Cue young Lily, a prep without compare. An ensemble of pink shirt, argyle sweater vest and belted pink slacks are more middle aged spread than the young and restless, but her tweed blazer is just adorable enough to pull the whole look together.

Real world Lily is still in her warrior jewellery and dressed as a mocha frappuccino in far too many shades of brown. No wonder Blair is judging her.

Good thing Cece's on hand to keep up the fabulous quota. I love the different shades of ivory and beige, and the raggedyness of her lapels is gorgeous with a tailored blouse and sleek hair.

Back down Memory Lane, we meet not only young Cece - a fierce fox who takes her gin without tonic and who makes Dynasty look cheap - but also Rick Rhodes, AKA Blane McDonough.

If you don't get the Pretty in Pink reference, that's on you. I'm not old enough to have watched the Brat Pack films either, but they are too good to miss.
When Rick rejects Lily's love and we begin to understand why she married daddy issues machine Bart Bass, our heroine goes in search of her sister Carol...instead, she finds Owen, a rockabilly bad boy stereotype.

I thought he might be young Rufus. That plaid shirt and leather jacket threw me for a while.
But Rufus doesn't have it in him to be a bad boy. His failed proposal suit is still nice and crisp, but his heart is not.

And while Lily's no bad seed herself, she still thinks breakfast is an adequate apology for having her daughter arrested. She does 'angelic' well in a soft grey t-shirt and white cardigan...and then reminds us she's a force to be reckoned with by adding some serious sparkle.

Cece is a salmon coloured sweatsuit, so she's still fresh after kicking your ass.
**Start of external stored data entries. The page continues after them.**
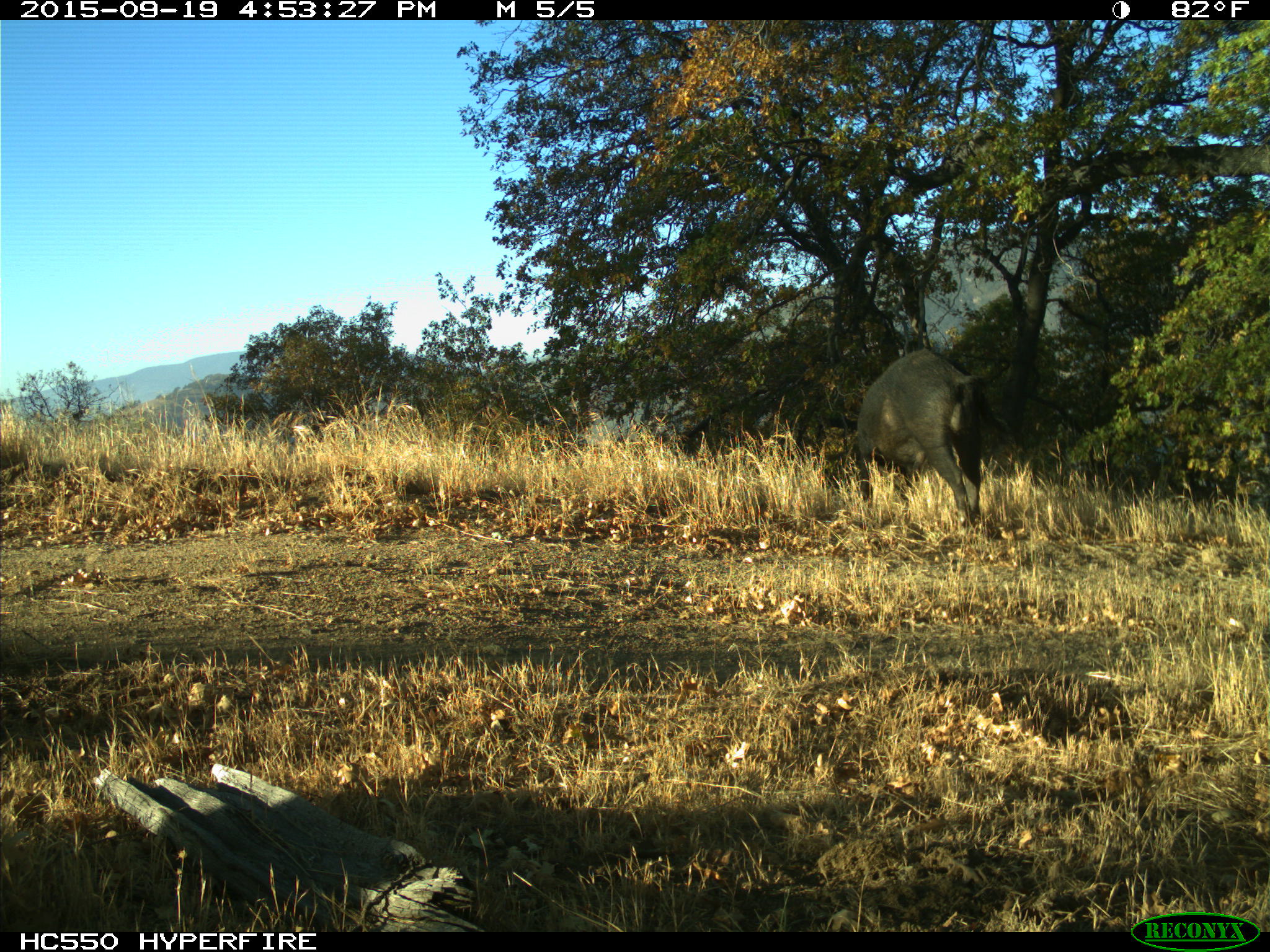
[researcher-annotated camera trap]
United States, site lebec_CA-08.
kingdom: Animalia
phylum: Chordata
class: Mammalia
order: Artiodactyla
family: Suidae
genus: Sus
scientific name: Sus scrofa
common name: wild boar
Like mother, like daughter: blingy earrings and a brooch work surprisingly well with workout gear.

Young Lily is still hunting Carol and needs to blend in with the natives. Gratuitous eighties montage time!

Much better. There's some of the Lily we know and love in there with the overload of pearls, a sharp leather jacket a la Serena and a dress that defies description. I like it, now I hate it, now I like it again.
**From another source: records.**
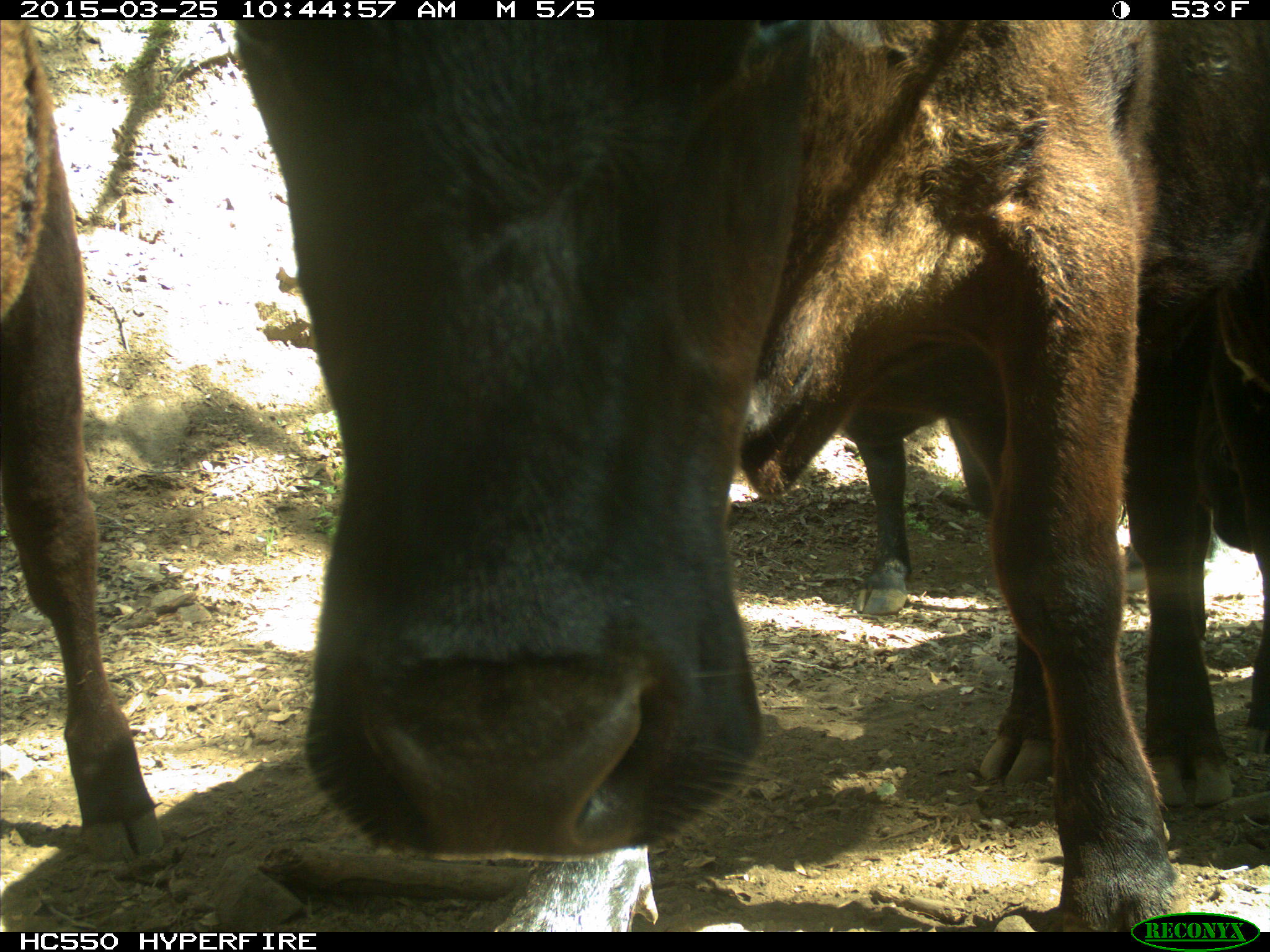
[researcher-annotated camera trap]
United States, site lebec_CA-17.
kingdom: Animalia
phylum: Chordata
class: Mammalia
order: Artiodactyla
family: Bovidae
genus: Bos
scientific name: Bos taurus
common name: domestic cow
I actually do hate what Carol's wearing - not the miniature sitars hanging from her ears so much as red leather, red lipstick and a surfeit of crosses. Who is she, Hellboy?

Carol's gunning for the guy who stole her music video and slept with her - now I see where Serena gets it from. His name is Keith van der Woodsen, so I guess he's young Billy Baldwin's brother? So that means Serena's maternal aunt hooked up with her paternal uncle and...let's just focus on his nasty turned up collar and dislike of colour and detail.

Since Lily gets her lovin' from Rufus nowadays, she also turns to him for advice about Serena. The funny thing is, I almost like this plaid shirt. The red in the pattern is a bold choice for Rufus.

Rufus and Lily smoke pot together in the next episode, but let's focus on earlier infractions. Carol posts bail in a slightly more acceptable outfit, even for 1983. Her striped shirt and denim jacket combo is tres Parisienne, as are the headwrap and chandelier earrings.

Olivia Newton Mom does not approve. Way to get physical, Cece.

But in the real world, I approve. This sequinned pashmina is so covetable - if a little too much when worn with heavy jewellery.

I must also point out that Cece's perfect waves would shame her grandaughter's ratty locks.